Copying and cheating on assignments will be penalized with a mark of 0 (see the standard handouts for academic dishonesty and copying and cheating), and Section 30.3.2 Inappropriate Academic Behaviour.

If you want to use a git repository for storing your course work (not related your project) make sure it is private. You also must not share your repository with fellow students. Keep in mind that it is easy to find code similarities with automated tools ...

Course Policies

Unless otherwise noted, the CS Department Policies are in effect.


In this course we use the "Consultation" model: students are encouraged to discuss and solve problem sets in small groups to speed up learning and stimulate idea exchange. In the end, however, students must write down their own solutions and be able to solve similar problems independently.

Regardless of the collaboration method allowed, you must always properly acknowledge the sources you used and people you worked with. Failure to give proper credit is considered plagiarism.

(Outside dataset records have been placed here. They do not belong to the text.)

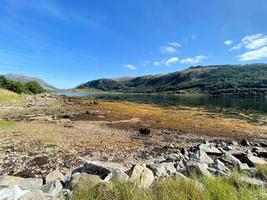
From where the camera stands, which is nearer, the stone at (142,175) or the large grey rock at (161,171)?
the stone at (142,175)

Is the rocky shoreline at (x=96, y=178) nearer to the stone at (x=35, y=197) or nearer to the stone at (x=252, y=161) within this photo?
the stone at (x=35, y=197)

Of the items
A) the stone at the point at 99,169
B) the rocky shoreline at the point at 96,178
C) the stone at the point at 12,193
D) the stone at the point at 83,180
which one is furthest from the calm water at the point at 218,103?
the stone at the point at 12,193

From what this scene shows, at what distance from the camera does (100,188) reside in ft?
22.7

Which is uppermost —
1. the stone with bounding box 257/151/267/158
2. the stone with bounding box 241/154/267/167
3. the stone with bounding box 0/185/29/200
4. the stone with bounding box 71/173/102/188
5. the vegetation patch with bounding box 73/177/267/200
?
the vegetation patch with bounding box 73/177/267/200

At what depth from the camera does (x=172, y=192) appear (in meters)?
6.33

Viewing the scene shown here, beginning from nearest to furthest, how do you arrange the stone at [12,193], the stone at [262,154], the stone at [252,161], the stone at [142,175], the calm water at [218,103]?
the stone at [12,193] → the stone at [142,175] → the stone at [252,161] → the stone at [262,154] → the calm water at [218,103]

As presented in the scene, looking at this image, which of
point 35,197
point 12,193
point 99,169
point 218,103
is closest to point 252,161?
point 99,169

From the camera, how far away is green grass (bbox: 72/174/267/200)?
20.0ft

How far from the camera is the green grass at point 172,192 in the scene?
6102mm

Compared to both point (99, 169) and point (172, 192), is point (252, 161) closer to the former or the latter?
point (99, 169)

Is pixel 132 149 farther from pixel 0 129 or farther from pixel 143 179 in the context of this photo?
pixel 0 129

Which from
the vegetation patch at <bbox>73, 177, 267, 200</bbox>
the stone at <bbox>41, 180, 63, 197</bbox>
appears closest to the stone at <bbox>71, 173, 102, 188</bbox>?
the stone at <bbox>41, 180, 63, 197</bbox>

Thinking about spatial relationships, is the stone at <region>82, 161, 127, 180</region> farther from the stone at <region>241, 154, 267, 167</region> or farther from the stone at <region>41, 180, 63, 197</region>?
the stone at <region>241, 154, 267, 167</region>

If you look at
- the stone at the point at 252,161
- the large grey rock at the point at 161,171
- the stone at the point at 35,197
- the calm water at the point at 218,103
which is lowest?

In general, academic dishonesty is a serious offence and can result in suspension or expulsion from the University.

Your professors reserve the right to give you an exam (oral, written, or both) to determine the degree that you participated in the making of the deliverable, and how well you understand what was submitted. For example, you may be asked to explain any code that was submitted and why you choose to write it that way. This may impact the mark that you receive for the deliverable.

Note that this potential additional questioning about your deliverable is part of the assessment process, both summative (for marks) and formative (for feedback to you and us). It is intended to give us additional information about what you have learned. So, whenever you submit a deliverable, especially if you collaborate, you should be prepared for an individual inspection/walkthrough in which you explain what every line of your code, assignment, design, documentation etc. does and why you chose to write it that way.